オペアンプは新日本無線製「MUSE8820」とTI製「NE5532A」を左右に各1基ずつ搭載する構成に変更。

ヘッドホンアンプ部もディスクリート構成。TEAC-HCLD回路をヘッドホン出力時にも使うことで、バランス駆動ヘッドホンの接続も可能だ。なお、キャノン端子でなくTRS端子を採用したのは「筐体のコンパクトさをキープしたかったため。TRS端子は汎用性も高いし、無駄がない回路設計にできた」とのこと。現在サードパーティーとともにバランス接続対応リケーブルの開発も進めているという。
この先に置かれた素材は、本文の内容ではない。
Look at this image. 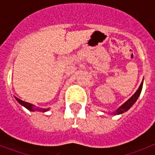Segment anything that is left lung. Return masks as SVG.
Returning <instances> with one entry per match:
<instances>
[{
    "instance_id": "8db88e82",
    "label": "left lung",
    "mask_w": 155,
    "mask_h": 155,
    "mask_svg": "<svg viewBox=\"0 0 155 155\" xmlns=\"http://www.w3.org/2000/svg\"><path fill=\"white\" fill-rule=\"evenodd\" d=\"M143 82H144V79L142 80V83H141V84H140L139 87H138V89L136 91V92H135L134 94L133 95L132 97H130L127 101H125L123 104H121L117 110L112 113L113 115H119V114H121V113H125V112H127V111L134 104V103L137 101V100L138 99V97H139L140 94H141V92H142V86H143ZM112 113H111V114H112Z\"/></svg>"
}]
</instances>
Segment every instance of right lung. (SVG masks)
I'll return each instance as SVG.
<instances>
[{
  "mask_svg": "<svg viewBox=\"0 0 155 155\" xmlns=\"http://www.w3.org/2000/svg\"><path fill=\"white\" fill-rule=\"evenodd\" d=\"M15 97V99L17 100V101L18 103L20 104L21 105H22L23 107H25V108H27L28 110L31 111V112H35V111H38V112H47V111L50 110V108H38L37 106L34 105L30 103H28V102H25V101H23L21 100L18 99V97Z\"/></svg>",
  "mask_w": 155,
  "mask_h": 155,
  "instance_id": "obj_1",
  "label": "right lung"
}]
</instances>
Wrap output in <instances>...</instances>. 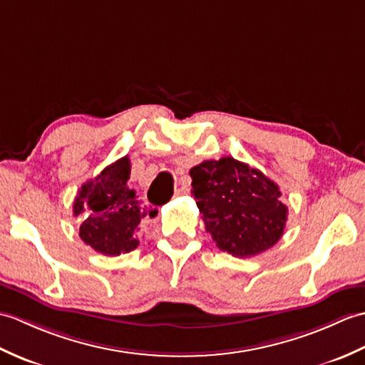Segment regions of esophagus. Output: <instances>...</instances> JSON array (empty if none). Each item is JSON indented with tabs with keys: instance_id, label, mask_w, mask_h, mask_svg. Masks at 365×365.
<instances>
[{
	"instance_id": "34e87169",
	"label": "esophagus",
	"mask_w": 365,
	"mask_h": 365,
	"mask_svg": "<svg viewBox=\"0 0 365 365\" xmlns=\"http://www.w3.org/2000/svg\"><path fill=\"white\" fill-rule=\"evenodd\" d=\"M189 192V182L187 181H181V185L175 190V195L176 197H181V195H185V193Z\"/></svg>"
}]
</instances>
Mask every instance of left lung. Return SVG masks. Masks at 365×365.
Returning a JSON list of instances; mask_svg holds the SVG:
<instances>
[{
  "mask_svg": "<svg viewBox=\"0 0 365 365\" xmlns=\"http://www.w3.org/2000/svg\"><path fill=\"white\" fill-rule=\"evenodd\" d=\"M192 195L217 247L236 257L272 248L287 222L277 184L234 158L205 160L190 168Z\"/></svg>",
  "mask_w": 365,
  "mask_h": 365,
  "instance_id": "obj_1",
  "label": "left lung"
}]
</instances>
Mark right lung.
<instances>
[{
    "label": "right lung",
    "mask_w": 365,
    "mask_h": 365,
    "mask_svg": "<svg viewBox=\"0 0 365 365\" xmlns=\"http://www.w3.org/2000/svg\"><path fill=\"white\" fill-rule=\"evenodd\" d=\"M129 175L131 160L125 156L83 184L73 203L75 215L88 210V217L79 226V237L101 255L118 256L135 250L139 245L135 232L142 218L158 212L143 207L135 190L128 187Z\"/></svg>",
    "instance_id": "1"
}]
</instances>
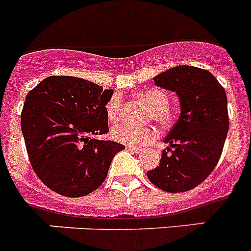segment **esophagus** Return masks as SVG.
Wrapping results in <instances>:
<instances>
[{"instance_id": "obj_1", "label": "esophagus", "mask_w": 251, "mask_h": 251, "mask_svg": "<svg viewBox=\"0 0 251 251\" xmlns=\"http://www.w3.org/2000/svg\"><path fill=\"white\" fill-rule=\"evenodd\" d=\"M126 150L130 151V152H133V153H139L142 151L141 148H138V147H130V146H127V147H126Z\"/></svg>"}]
</instances>
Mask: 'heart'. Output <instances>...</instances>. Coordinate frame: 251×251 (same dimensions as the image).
<instances>
[{
  "mask_svg": "<svg viewBox=\"0 0 251 251\" xmlns=\"http://www.w3.org/2000/svg\"><path fill=\"white\" fill-rule=\"evenodd\" d=\"M134 97L150 108L148 118L158 124L159 127L167 128L174 124L177 113L174 108L168 106L170 98L167 93L157 88H151L136 93ZM119 112H121V97L113 95L105 105V115L108 122L112 124L118 123ZM110 136L114 141L127 146H136V147L148 146L157 139L156 130L152 128H132L123 124L115 127L110 133Z\"/></svg>",
  "mask_w": 251,
  "mask_h": 251,
  "instance_id": "1",
  "label": "heart"
}]
</instances>
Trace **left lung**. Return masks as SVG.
<instances>
[{"label": "left lung", "instance_id": "left-lung-1", "mask_svg": "<svg viewBox=\"0 0 251 251\" xmlns=\"http://www.w3.org/2000/svg\"><path fill=\"white\" fill-rule=\"evenodd\" d=\"M153 80L176 93L181 114L163 139L168 147L159 166L147 177L166 192L188 191L205 181L220 159L229 130L226 93L211 73L196 66H175Z\"/></svg>", "mask_w": 251, "mask_h": 251}]
</instances>
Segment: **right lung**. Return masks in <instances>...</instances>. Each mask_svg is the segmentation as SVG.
I'll list each match as a JSON object with an SVG mask.
<instances>
[{
  "instance_id": "obj_1",
  "label": "right lung",
  "mask_w": 251,
  "mask_h": 251,
  "mask_svg": "<svg viewBox=\"0 0 251 251\" xmlns=\"http://www.w3.org/2000/svg\"><path fill=\"white\" fill-rule=\"evenodd\" d=\"M113 89L81 77L49 76L27 93L21 130L31 166L50 190L66 197L92 194L104 182L113 157L124 150L105 134Z\"/></svg>"
}]
</instances>
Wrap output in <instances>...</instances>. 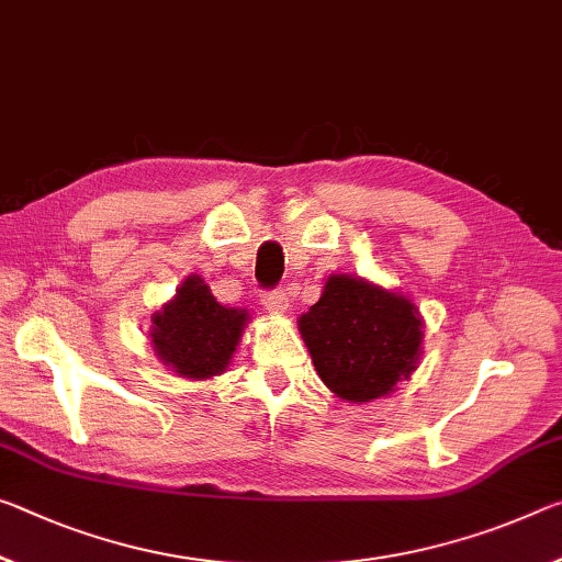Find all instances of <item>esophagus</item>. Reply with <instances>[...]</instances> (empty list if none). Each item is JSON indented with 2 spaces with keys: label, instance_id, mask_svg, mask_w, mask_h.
Listing matches in <instances>:
<instances>
[{
  "label": "esophagus",
  "instance_id": "34e87169",
  "mask_svg": "<svg viewBox=\"0 0 562 562\" xmlns=\"http://www.w3.org/2000/svg\"><path fill=\"white\" fill-rule=\"evenodd\" d=\"M262 305H265L267 313L284 315V313H288V307H290V300H288V295H284V290H274V292H265Z\"/></svg>",
  "mask_w": 562,
  "mask_h": 562
}]
</instances>
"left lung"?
Segmentation results:
<instances>
[{
    "instance_id": "obj_1",
    "label": "left lung",
    "mask_w": 562,
    "mask_h": 562,
    "mask_svg": "<svg viewBox=\"0 0 562 562\" xmlns=\"http://www.w3.org/2000/svg\"><path fill=\"white\" fill-rule=\"evenodd\" d=\"M297 327L319 380L345 403L387 397L420 364V310L403 292L358 274H329Z\"/></svg>"
}]
</instances>
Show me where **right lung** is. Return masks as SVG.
<instances>
[{"label":"right lung","instance_id":"right-lung-1","mask_svg":"<svg viewBox=\"0 0 562 562\" xmlns=\"http://www.w3.org/2000/svg\"><path fill=\"white\" fill-rule=\"evenodd\" d=\"M249 319L247 310L222 305L200 274H190L153 315L147 337L177 378L210 380L227 372Z\"/></svg>","mask_w":562,"mask_h":562}]
</instances>
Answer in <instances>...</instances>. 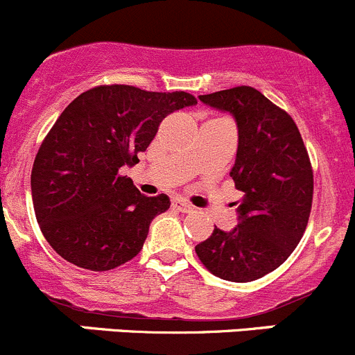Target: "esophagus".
I'll use <instances>...</instances> for the list:
<instances>
[{"mask_svg": "<svg viewBox=\"0 0 355 355\" xmlns=\"http://www.w3.org/2000/svg\"><path fill=\"white\" fill-rule=\"evenodd\" d=\"M171 207H173V210H176V212H191L193 207L189 205V203L182 202V200L179 198H174L173 202H171Z\"/></svg>", "mask_w": 355, "mask_h": 355, "instance_id": "1", "label": "esophagus"}]
</instances>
TEAC-HCLD回路はヘッドホン出力時にも使用でき、バランス駆動型ヘッドフォンの駆動も可能

最大出力は700mW+700mW(バランス接続/32Ω時)、500mW+500mW(アンバランス接続/32Ω時)。

ボリュームは電子ボリュームを新採用。0.5dBステップごとに全256段階の調整が可能だ。リモコンも用意している。

ボリュームは電子ボリュームを新採用

リモコンも用意している


エソテリック製品と同構造のフットを採用

本体を支えるフット部をブラッシュアップ。3点支持方式で、各脚部にはスパイク形状を持つフット本体と、すり鉢状の受け皿を持つフットベースが一体化した構造を採用。ピンポイントで本体を支えることができるとしている。これはエソテリック製品に採用されているのと同じ構造のものだという。

エソテリック製品と同構造のフットを採用

フットとフットベースのフランジ形状部は3本のビスのフランジ部によってぶら下がる構造となっているため、本体を持ち上げた際はフランジ部同士が噛み合い、フットベースの落下やズレを防ぐ。この構造は特許出願済みとのことだ。

筐体は8mm厚のアルミパネルや、フロントシャーシとリアシャーシをつなぐセンタービームを採用することで、ねじれや歪みを防いで強固な構造としている。

今後は同シリーズにて、パワーアンプや10MHzクロックなどのラインナップ拡充も検討しているという。